• [Text section]
Among his more surprising outbursts have been labelling feminists “obnoxious bigots” and saying men get “a raw deal” in 2011; declaring that food banks are used mainly by people with temporary cash flow problems in 2017; and suggesting, just three months ago, that immigration had pushed up housing prices “by something like 20 per cent” – a figure later questioned by the UK Statistics Authority.

Mr Raab was previously a member of a private Facebook group that called for the return of workhouses and the sale of all council homes, and previously called for Britain to use negotiations with the EU to scrap workers’ rights.

As housing minister, his department was also at the centre of scandal this year after The Daily Mirror reported that his diary secretary was selling sex on a sugar daddy website.

When the newspaper’s undercover reporter met the 20-year-old and asked about her boss, she replied: “I know everything about him” – although, as turned out that seemed mainly to refer to his lunch time habits.

“He has the same sandwich every day,” she said. “He has the same baguette with the same smoothie with a pot of fruit every day. It’s from Pret. He has the chicken Caesar and bacon baguette, superfruit pot and the vitamin volcano smoothie.”

How will he take to the new role?

His first task may well be attempting to reset personal relations with the EU’s chief negotiator, Michel Barnier. In September last year, Mr Raab accused his now main interlocutor of being “unprofessional” after the Frenchman said he wanted to “teach” the UK a lesson.

Being able to smooth such grievances while getting to grips with the complexities on a uniquely difficult posting will be key if he is to make a success of what is being called an impossible job.

Anything else to know?

He’s a married father-of-two with a black belt in karate.

• [Supplied data]
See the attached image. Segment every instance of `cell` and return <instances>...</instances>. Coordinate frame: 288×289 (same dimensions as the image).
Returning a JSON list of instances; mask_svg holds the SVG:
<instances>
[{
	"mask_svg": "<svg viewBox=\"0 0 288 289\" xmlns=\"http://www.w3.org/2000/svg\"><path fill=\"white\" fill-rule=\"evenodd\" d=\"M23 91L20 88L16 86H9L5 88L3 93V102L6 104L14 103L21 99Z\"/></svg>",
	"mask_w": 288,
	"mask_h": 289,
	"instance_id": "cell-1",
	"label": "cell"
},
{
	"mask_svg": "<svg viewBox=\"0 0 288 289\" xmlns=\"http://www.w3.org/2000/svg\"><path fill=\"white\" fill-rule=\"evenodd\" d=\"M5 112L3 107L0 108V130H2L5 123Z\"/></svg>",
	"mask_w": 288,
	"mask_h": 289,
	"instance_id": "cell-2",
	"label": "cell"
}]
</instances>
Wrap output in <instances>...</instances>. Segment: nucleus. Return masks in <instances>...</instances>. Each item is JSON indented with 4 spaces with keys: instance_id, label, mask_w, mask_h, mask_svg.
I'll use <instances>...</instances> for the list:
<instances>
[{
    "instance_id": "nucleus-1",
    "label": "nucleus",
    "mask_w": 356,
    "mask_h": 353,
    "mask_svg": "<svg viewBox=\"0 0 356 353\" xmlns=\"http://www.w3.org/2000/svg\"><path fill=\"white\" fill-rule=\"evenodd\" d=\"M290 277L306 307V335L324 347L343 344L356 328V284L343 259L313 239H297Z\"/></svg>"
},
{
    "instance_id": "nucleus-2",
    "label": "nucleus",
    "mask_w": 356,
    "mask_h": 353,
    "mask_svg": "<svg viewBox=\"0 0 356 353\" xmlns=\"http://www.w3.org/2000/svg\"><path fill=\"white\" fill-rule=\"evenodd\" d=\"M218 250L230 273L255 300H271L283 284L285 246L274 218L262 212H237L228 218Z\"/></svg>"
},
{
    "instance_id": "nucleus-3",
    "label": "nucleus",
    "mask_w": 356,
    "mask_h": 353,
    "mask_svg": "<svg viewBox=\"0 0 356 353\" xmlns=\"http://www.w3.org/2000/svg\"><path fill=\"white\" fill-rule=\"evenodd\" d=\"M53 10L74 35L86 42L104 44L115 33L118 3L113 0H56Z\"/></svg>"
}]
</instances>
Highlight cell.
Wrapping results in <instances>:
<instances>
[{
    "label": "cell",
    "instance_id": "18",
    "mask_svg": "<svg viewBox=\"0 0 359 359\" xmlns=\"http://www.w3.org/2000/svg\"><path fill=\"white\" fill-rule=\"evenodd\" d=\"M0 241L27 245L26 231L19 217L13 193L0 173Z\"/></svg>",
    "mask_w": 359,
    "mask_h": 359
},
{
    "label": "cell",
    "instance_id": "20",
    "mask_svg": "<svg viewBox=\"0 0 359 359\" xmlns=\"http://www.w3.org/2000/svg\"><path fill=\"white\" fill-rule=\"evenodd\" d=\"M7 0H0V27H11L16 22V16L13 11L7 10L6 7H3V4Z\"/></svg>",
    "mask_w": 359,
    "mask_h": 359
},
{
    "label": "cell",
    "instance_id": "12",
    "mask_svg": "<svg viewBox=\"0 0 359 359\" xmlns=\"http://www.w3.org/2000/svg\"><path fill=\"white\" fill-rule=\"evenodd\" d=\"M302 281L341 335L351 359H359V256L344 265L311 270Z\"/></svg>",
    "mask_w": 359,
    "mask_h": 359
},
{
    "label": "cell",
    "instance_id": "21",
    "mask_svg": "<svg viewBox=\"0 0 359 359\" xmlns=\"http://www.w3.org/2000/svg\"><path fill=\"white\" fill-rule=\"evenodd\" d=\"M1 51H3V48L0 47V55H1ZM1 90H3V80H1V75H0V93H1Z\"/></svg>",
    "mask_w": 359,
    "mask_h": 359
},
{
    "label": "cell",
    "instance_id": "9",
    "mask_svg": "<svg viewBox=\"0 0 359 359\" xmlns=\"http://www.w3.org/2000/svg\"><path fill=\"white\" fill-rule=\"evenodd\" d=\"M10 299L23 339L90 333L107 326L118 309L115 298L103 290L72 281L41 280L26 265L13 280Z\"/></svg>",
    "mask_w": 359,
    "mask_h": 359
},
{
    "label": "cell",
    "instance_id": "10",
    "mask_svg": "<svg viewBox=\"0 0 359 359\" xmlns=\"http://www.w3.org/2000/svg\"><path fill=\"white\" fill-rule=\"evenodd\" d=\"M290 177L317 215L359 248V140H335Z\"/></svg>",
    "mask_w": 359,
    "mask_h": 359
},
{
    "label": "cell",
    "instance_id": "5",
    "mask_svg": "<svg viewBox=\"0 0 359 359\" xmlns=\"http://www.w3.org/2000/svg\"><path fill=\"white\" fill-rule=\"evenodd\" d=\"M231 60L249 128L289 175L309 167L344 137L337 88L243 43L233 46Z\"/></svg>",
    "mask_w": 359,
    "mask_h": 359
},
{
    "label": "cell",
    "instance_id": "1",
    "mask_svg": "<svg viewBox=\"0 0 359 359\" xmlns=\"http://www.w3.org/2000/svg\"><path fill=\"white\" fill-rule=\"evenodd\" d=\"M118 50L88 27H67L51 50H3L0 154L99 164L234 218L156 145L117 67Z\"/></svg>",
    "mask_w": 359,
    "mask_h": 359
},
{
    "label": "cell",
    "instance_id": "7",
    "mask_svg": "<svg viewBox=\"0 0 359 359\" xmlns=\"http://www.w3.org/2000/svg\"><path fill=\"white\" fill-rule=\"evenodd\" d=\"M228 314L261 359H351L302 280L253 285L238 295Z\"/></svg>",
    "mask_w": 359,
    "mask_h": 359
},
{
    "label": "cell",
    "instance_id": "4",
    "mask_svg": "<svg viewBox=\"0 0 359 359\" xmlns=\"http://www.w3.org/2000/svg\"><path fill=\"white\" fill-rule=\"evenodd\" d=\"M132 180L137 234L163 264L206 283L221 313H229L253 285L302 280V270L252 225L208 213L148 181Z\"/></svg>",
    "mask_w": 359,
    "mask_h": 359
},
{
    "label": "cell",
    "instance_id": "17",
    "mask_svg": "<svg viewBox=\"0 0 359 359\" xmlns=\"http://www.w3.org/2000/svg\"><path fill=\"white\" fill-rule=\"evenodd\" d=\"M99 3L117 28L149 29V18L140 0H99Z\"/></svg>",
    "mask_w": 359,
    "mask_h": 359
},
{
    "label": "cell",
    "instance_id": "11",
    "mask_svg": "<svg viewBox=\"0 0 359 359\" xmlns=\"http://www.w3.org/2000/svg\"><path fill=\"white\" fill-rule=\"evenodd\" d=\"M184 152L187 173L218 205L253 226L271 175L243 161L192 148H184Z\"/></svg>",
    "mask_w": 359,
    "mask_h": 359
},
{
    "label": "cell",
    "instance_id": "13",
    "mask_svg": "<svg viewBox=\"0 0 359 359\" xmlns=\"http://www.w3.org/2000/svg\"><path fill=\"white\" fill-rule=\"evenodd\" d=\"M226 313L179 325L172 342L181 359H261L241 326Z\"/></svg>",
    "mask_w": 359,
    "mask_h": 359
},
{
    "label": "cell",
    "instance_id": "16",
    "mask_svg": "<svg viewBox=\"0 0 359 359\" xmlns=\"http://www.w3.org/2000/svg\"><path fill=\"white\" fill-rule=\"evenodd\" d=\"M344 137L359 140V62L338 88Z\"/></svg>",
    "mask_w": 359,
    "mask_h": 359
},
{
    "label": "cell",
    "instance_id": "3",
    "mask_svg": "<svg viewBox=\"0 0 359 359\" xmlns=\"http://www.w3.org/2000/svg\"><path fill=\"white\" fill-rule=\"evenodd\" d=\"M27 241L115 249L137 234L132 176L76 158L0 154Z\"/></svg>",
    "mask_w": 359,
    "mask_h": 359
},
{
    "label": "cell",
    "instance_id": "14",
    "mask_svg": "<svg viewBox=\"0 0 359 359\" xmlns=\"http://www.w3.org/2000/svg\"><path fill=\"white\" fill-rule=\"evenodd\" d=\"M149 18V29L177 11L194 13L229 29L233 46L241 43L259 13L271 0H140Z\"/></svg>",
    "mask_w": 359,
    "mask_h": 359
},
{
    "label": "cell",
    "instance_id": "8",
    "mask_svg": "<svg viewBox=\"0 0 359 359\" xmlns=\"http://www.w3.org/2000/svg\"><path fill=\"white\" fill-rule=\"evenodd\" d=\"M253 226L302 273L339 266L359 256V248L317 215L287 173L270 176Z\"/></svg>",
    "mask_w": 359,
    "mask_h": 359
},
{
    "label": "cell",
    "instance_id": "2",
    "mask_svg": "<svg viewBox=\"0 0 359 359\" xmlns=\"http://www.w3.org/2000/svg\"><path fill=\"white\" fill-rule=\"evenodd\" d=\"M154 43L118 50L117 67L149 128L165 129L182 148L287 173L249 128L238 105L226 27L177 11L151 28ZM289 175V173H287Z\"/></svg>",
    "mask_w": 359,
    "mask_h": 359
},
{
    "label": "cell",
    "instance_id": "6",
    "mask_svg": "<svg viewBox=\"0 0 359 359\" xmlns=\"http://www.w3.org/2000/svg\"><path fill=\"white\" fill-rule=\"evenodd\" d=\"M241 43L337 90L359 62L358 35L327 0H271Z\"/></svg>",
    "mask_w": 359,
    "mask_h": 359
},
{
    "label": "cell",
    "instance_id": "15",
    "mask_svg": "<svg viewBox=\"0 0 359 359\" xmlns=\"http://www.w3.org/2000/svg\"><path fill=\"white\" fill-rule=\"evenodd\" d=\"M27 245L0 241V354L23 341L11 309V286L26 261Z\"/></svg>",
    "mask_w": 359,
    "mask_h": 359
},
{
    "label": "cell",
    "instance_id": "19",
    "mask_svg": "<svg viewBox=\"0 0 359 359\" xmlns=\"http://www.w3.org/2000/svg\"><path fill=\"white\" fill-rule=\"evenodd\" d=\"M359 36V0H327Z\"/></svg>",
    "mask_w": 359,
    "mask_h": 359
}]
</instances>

• [Set tasks]
#1 Recast the paragraph in the text about Mr Raab that opens with "His first task may well be" as a short bulleted list, keeping its main facts.
#2 Swap "mask_svg" for "outline_svg" in the listing lines running from its first line through the line that contains "241L27 245L26 231L19", inclusive. Return only those lines, with nothing else changed.

• [The solutions]
#1
- His first task may be trying to reset personal relations with Michel Barnier, the EU's chief negotiator.
- In September last year, Mr Raab accused Barnier of being "unprofessional."
- The accusation followed Barnier's statement that he wanted to "teach" the UK a lesson.

#2
See the attached image. Segment every instance of `cell` and return <instances>...</instances>. Coordinate frame: 288×289 (same dimensions as the image).
Returning a JSON list of instances; outline_svg holds the SVG:
<instances>
[{
	"outline_svg": "<svg viewBox=\"0 0 288 289\" xmlns=\"http://www.w3.org/2000/svg\"><path fill=\"white\" fill-rule=\"evenodd\" d=\"M23 91L20 88L16 86H9L5 88L3 93V102L6 104L14 103L21 99Z\"/></svg>",
	"mask_w": 288,
	"mask_h": 289,
	"instance_id": "cell-1",
	"label": "cell"
},
{
	"outline_svg": "<svg viewBox=\"0 0 288 289\" xmlns=\"http://www.w3.org/2000/svg\"><path fill=\"white\" fill-rule=\"evenodd\" d=\"M5 112L3 107L0 108V130H2L5 123Z\"/></svg>",
	"mask_w": 288,
	"mask_h": 289,
	"instance_id": "cell-2",
	"label": "cell"
}]
</instances>
Wrap output in <instances>...</instances>. Segment: nucleus. Return masks in <instances>...</instances>. Each item is JSON indented with 4 spaces with keys: instance_id, label, mask_w, mask_h, outline_svg.
I'll use <instances>...</instances> for the list:
<instances>
[{
    "instance_id": "nucleus-1",
    "label": "nucleus",
    "mask_w": 356,
    "mask_h": 353,
    "outline_svg": "<svg viewBox=\"0 0 356 353\" xmlns=\"http://www.w3.org/2000/svg\"><path fill=\"white\" fill-rule=\"evenodd\" d=\"M290 277L306 307V335L324 347L343 344L356 328V284L343 259L313 239H297Z\"/></svg>"
},
{
    "instance_id": "nucleus-2",
    "label": "nucleus",
    "mask_w": 356,
    "mask_h": 353,
    "outline_svg": "<svg viewBox=\"0 0 356 353\" xmlns=\"http://www.w3.org/2000/svg\"><path fill=\"white\" fill-rule=\"evenodd\" d=\"M218 250L230 273L255 300H271L283 284L285 246L274 218L262 212H237L228 218Z\"/></svg>"
},
{
    "instance_id": "nucleus-3",
    "label": "nucleus",
    "mask_w": 356,
    "mask_h": 353,
    "outline_svg": "<svg viewBox=\"0 0 356 353\" xmlns=\"http://www.w3.org/2000/svg\"><path fill=\"white\" fill-rule=\"evenodd\" d=\"M53 10L74 35L86 42L104 44L115 33L118 3L113 0H56Z\"/></svg>"
}]
</instances>
Highlight cell.
Wrapping results in <instances>:
<instances>
[{
    "label": "cell",
    "instance_id": "18",
    "outline_svg": "<svg viewBox=\"0 0 359 359\" xmlns=\"http://www.w3.org/2000/svg\"><path fill=\"white\" fill-rule=\"evenodd\" d=\"M0 241L27 245L26 231L19 217L13 193L0 173Z\"/></svg>",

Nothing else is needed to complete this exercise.